Defense Department is 'fat cat' in lean 1981 US budget

While other federal departments are struggling to meet President Carter's requirement to thin their slices of the fiscal 1981 US budget pie by as much as 15 percent, only the Defense Department has not been asked to cut its share.

Analysts outside the defense establishment view the Pentagon, by comparison, as the "fat cat" of the fiscal year, with a $158.7 billion request that already is being increased.

Since Defense Department spokesman Thomas Ross confirmed late last month that the White House had not included the Pentagon in the request for budget trims, there have been these new developments:

* The House Armed Services seapower subcommittee has heeded Navy Secretary Edward Hidalgo's arguments that Navy shipbuilding levels now projected, after attrition, actually would reduce present strength to 392 fighting ships at the end of fiscal 1985, 11 percent lower than its now thinly stretched global force.

The subcommittee has recommended adding six ships costing $2.2 billion to the fiscal 1981 budget. The Iran-Afghanistan crisis situation requires continuing US naval presence in the Indian Ocean. This led the committee to suggest modernizing the old aircraft carrier Oriskany and also taking out of mothballs the New Jersey, a World War II-era battleship.

A 93,000-ton nuclear-powered aircraft carrier, the Carl Vinson, sister ship of the USS Nimitz and USS Dwight D. Eisenhower, is to be launched March 15 at Newport News, Va., and is scheduled for delivery to the Navy in 1982, the Pentagon announced. One more Nimitz-class carrier -- the fourth -- has been authorized by Congress, despite an earlier veto and objections by the Carter administration.

* For years, the Navy has sought 90 nuclear-powered attack submarines, like the Los Angeles-class subs now under construction, to neutralize Soviet submarines and escort US surface task forces.

Instead of building only one Los Angeles- class submarine and designing a slower, inexpensive sub (nicknamed "Fat Albert"), as the administration requested, the House panel has added $906.6 million for two more Los Angeles-class subs and insisted on designing a new type, larger and more costly than "Fat Albert."
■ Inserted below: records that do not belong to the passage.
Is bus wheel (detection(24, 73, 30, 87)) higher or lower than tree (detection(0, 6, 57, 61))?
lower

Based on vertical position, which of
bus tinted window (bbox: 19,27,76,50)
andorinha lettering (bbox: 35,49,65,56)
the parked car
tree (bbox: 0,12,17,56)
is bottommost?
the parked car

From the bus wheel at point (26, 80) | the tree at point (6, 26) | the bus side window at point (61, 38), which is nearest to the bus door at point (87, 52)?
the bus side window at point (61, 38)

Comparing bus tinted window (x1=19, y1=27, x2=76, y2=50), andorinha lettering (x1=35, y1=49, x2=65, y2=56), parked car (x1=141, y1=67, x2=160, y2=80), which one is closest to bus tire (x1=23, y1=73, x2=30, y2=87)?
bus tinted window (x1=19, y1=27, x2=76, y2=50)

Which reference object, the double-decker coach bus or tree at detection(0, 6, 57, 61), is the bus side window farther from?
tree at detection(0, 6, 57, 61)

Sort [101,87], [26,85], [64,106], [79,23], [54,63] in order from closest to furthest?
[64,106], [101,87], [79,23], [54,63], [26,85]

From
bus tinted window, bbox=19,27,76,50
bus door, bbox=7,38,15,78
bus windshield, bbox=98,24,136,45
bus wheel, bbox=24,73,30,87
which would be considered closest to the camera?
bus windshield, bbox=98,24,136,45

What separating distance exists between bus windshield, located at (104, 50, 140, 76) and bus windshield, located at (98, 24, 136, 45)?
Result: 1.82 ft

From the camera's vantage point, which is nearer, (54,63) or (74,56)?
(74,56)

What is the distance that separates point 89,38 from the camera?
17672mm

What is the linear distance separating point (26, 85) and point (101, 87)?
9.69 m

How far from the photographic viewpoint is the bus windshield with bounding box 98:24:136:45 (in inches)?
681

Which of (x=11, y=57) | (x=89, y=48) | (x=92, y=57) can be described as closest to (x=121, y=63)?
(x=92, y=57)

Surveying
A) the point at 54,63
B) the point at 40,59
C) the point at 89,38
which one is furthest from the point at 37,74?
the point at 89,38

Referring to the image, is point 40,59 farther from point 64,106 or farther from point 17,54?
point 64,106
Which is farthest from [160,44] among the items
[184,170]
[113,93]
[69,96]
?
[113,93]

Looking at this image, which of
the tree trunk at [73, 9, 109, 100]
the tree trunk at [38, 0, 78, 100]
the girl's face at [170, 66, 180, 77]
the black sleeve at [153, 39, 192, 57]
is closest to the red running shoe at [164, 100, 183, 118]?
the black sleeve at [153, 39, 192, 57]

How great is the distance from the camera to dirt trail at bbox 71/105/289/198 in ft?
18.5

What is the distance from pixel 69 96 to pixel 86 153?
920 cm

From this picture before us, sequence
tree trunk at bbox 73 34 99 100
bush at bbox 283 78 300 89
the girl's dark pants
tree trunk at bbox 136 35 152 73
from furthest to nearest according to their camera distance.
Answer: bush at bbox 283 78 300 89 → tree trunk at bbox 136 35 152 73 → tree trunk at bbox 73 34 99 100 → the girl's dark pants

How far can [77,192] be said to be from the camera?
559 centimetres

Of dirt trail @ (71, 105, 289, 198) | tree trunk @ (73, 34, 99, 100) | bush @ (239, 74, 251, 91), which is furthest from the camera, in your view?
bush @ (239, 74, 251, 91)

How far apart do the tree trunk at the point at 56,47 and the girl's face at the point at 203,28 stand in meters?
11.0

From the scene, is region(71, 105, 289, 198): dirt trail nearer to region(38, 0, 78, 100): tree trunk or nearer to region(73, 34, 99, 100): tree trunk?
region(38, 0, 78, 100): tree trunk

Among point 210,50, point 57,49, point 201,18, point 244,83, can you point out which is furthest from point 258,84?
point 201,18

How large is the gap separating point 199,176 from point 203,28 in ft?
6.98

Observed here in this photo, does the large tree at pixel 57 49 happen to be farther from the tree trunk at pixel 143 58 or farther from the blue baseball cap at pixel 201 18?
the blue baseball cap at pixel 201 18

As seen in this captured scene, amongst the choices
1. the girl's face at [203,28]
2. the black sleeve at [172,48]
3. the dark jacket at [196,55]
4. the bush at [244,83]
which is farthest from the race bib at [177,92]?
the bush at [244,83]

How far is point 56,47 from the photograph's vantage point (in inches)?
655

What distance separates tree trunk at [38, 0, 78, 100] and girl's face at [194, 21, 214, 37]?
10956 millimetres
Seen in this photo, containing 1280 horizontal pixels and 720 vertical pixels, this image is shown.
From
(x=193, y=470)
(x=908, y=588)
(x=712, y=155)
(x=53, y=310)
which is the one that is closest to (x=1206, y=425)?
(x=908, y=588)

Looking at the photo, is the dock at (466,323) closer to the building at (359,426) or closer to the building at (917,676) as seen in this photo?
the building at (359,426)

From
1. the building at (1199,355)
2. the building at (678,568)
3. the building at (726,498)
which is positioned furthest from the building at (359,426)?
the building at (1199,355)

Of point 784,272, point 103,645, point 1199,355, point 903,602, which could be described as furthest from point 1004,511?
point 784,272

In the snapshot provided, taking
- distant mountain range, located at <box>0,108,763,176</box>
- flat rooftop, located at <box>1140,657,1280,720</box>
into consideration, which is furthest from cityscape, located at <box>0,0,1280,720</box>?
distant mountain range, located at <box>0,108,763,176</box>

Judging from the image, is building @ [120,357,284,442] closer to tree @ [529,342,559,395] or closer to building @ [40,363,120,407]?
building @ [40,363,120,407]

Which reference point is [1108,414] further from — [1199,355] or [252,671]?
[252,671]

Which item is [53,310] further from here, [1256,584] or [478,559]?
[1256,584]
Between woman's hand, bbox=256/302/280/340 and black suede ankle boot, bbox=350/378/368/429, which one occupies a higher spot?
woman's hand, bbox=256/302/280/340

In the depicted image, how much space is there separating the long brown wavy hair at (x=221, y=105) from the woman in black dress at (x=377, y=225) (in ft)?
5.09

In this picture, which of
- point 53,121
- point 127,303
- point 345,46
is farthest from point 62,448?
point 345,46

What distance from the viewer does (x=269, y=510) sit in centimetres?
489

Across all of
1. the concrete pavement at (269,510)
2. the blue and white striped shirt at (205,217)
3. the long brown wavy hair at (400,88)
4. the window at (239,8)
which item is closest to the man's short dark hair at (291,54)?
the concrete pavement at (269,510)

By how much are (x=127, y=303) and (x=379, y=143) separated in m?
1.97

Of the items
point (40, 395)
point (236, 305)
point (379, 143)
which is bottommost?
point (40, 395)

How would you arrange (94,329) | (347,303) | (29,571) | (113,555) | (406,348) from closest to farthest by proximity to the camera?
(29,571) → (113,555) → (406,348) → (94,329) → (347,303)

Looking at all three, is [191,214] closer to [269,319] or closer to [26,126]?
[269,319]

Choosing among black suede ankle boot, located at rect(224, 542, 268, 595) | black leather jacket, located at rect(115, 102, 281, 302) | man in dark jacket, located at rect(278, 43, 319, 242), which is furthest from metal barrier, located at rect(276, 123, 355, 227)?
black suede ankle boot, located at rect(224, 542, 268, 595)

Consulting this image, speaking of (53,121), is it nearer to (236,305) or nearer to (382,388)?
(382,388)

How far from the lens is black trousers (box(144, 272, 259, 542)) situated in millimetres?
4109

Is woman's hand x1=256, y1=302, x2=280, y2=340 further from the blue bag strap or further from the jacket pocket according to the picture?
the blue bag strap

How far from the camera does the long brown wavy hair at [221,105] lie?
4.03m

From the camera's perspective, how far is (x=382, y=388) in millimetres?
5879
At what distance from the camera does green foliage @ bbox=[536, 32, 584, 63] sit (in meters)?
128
It also added nearly $500 million for two guided-missile frigates and $47 million for expediting work and improvements on a new class of amphibious assault ships, called LSD- 41s -- usable in the Persian Gulf or other locations where marines and supplies have to land directly on beaches, without access to port facilities.
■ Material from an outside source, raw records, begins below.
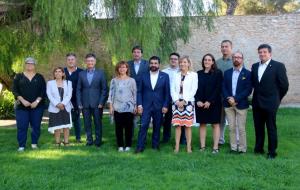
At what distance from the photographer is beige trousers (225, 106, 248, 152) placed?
286 inches

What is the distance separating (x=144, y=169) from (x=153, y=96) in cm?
154

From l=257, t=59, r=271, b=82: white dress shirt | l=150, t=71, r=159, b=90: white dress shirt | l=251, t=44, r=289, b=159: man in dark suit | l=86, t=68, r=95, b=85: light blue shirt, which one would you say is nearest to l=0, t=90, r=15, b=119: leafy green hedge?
l=86, t=68, r=95, b=85: light blue shirt

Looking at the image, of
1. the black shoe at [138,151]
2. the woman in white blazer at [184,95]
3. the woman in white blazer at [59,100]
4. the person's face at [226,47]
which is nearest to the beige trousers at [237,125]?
the woman in white blazer at [184,95]

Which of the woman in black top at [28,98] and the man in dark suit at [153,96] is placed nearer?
the man in dark suit at [153,96]

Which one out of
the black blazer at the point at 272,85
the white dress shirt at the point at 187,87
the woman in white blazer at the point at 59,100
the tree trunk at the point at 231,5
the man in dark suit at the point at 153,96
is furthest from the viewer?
the tree trunk at the point at 231,5

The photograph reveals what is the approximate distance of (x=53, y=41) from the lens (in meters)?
8.67

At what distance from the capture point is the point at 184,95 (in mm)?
7270

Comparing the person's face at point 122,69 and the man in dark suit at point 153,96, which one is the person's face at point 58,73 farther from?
the man in dark suit at point 153,96

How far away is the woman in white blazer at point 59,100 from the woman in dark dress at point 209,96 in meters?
2.28

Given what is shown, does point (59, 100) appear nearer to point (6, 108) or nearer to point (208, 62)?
point (208, 62)

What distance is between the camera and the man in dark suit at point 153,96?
24.2 feet

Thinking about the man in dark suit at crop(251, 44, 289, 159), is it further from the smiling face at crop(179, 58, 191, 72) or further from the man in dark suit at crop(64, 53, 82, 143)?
the man in dark suit at crop(64, 53, 82, 143)

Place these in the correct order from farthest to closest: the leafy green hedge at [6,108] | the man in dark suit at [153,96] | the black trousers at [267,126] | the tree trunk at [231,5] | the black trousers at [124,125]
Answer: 1. the tree trunk at [231,5]
2. the leafy green hedge at [6,108]
3. the black trousers at [124,125]
4. the man in dark suit at [153,96]
5. the black trousers at [267,126]

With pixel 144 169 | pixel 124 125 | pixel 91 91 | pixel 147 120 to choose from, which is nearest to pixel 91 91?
pixel 91 91
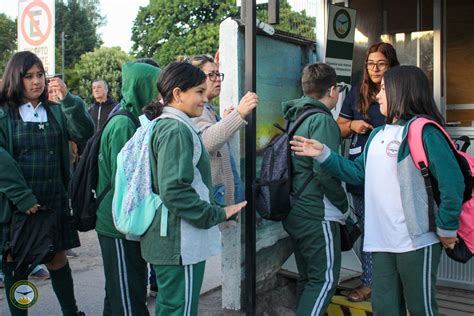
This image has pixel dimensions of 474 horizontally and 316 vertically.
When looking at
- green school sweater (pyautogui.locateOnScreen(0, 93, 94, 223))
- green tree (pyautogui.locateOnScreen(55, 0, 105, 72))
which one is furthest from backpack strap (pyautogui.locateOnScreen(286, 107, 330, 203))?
green tree (pyautogui.locateOnScreen(55, 0, 105, 72))

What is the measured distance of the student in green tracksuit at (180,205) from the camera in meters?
2.51

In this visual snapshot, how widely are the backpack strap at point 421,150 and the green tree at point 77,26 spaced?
177 feet

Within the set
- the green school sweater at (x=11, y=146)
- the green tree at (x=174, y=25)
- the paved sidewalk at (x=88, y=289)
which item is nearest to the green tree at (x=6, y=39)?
the green tree at (x=174, y=25)

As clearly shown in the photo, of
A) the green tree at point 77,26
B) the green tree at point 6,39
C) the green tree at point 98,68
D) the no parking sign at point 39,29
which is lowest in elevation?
the no parking sign at point 39,29

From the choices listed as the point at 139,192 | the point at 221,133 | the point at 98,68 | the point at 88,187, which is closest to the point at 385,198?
the point at 221,133

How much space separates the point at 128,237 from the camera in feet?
9.65

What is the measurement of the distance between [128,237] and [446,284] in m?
2.79

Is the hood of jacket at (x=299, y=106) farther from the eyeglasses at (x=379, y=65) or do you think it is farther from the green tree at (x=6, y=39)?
the green tree at (x=6, y=39)

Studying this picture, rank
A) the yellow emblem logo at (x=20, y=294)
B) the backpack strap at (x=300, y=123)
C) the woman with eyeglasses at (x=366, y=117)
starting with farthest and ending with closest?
the woman with eyeglasses at (x=366, y=117), the yellow emblem logo at (x=20, y=294), the backpack strap at (x=300, y=123)

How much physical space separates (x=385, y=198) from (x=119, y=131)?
58.9 inches

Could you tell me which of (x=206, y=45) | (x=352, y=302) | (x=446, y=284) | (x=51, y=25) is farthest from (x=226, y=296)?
(x=206, y=45)

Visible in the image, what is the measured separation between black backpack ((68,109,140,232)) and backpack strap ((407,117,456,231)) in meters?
1.53

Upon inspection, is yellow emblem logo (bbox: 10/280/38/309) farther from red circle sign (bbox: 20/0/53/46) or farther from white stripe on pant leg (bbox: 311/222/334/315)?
red circle sign (bbox: 20/0/53/46)

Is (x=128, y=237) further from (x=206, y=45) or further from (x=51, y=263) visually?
(x=206, y=45)
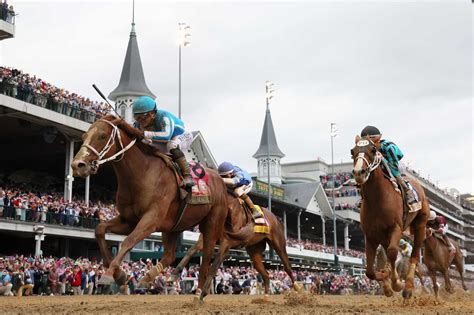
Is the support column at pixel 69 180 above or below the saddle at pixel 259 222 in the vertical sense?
above

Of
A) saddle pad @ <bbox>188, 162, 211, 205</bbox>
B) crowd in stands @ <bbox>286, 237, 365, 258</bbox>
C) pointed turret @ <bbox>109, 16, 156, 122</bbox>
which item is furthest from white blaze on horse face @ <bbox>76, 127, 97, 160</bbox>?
→ pointed turret @ <bbox>109, 16, 156, 122</bbox>

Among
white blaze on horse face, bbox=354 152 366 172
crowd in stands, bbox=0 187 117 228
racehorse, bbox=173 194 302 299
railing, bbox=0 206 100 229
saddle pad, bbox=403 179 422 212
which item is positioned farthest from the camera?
crowd in stands, bbox=0 187 117 228

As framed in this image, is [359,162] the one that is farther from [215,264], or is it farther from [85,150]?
[85,150]

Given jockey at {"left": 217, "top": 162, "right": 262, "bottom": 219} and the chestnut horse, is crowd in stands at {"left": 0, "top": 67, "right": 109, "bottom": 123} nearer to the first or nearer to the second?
jockey at {"left": 217, "top": 162, "right": 262, "bottom": 219}

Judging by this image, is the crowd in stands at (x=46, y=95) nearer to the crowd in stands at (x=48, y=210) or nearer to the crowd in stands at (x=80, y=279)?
the crowd in stands at (x=48, y=210)

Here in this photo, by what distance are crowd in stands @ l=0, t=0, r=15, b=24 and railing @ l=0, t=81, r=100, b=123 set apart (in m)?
4.03

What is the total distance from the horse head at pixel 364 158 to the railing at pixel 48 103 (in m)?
20.2

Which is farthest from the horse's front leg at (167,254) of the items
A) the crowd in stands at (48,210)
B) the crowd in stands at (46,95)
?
the crowd in stands at (46,95)

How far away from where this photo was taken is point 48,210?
2714cm

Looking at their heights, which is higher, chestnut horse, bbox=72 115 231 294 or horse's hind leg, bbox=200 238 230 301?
chestnut horse, bbox=72 115 231 294

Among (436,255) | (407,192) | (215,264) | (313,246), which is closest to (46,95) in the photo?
(436,255)

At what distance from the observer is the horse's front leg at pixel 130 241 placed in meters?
7.22

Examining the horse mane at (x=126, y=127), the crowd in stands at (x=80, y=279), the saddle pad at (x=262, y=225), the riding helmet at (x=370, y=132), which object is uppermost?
the riding helmet at (x=370, y=132)

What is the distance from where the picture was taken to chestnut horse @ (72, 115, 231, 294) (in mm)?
7812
* The Air Force Chief of Staff, Gen. Lew Allen Jr., recently pointed out that US airlift capacity is so deficient that the Air Force could probably muster only half of actual needs for flying troops and cargo to Europe during the first 15 days of a NATO emergency.

Consequently, Defense Secretary Harold Brown ordered the Air Force to move plans for first operational use of the protected new wide-bodied CX cargo plane -- still on the drawing boards -- from fiscal 1986 or 1987, as earlier planned, to no later than Oct. 1, 1985.

The fiscal 1981 budget request is for $80.7 million to begin CX development, once a design is chosen, with $408.9 million programmed for fiscal 1982.

* Although some congressmen, in the words of one Pentagon analyst, have been ready to "throw more money at us than we asked for" in some programs, the CX does not have strong support in the important House Armed Services Research and Development Subcommittee. Some congressmen reportedly believe CX funds could be better used to build more C-5 galaxy transports.

* Inflation is hitting nearly all the Pentagon's major development programs, such as the Navy's McDonnell Douglas F-18A fighter. A new report estimates a program cost increase of $5.1 billion for this fighter alone.

The Air Force's F-16, being coproduced by General Dynamics and a European consortium, and to be sold to both Israel and Egypt, has gone up in cost by $3.4 billion.

The Pentagon's original budget estimate -- worked out before the Soviet invasion of Afghanistan -- provided for apparent real growth of 5.4 percent. While this assumed an inflation rate of 8.42 percent, Pentagon analysts now believe the actual inflation rate for fiscal 1981 may be much higher.Inflated fuel costs, too, may add as much as $5 billion or more in supplemental 1980 and 1981 budget requests.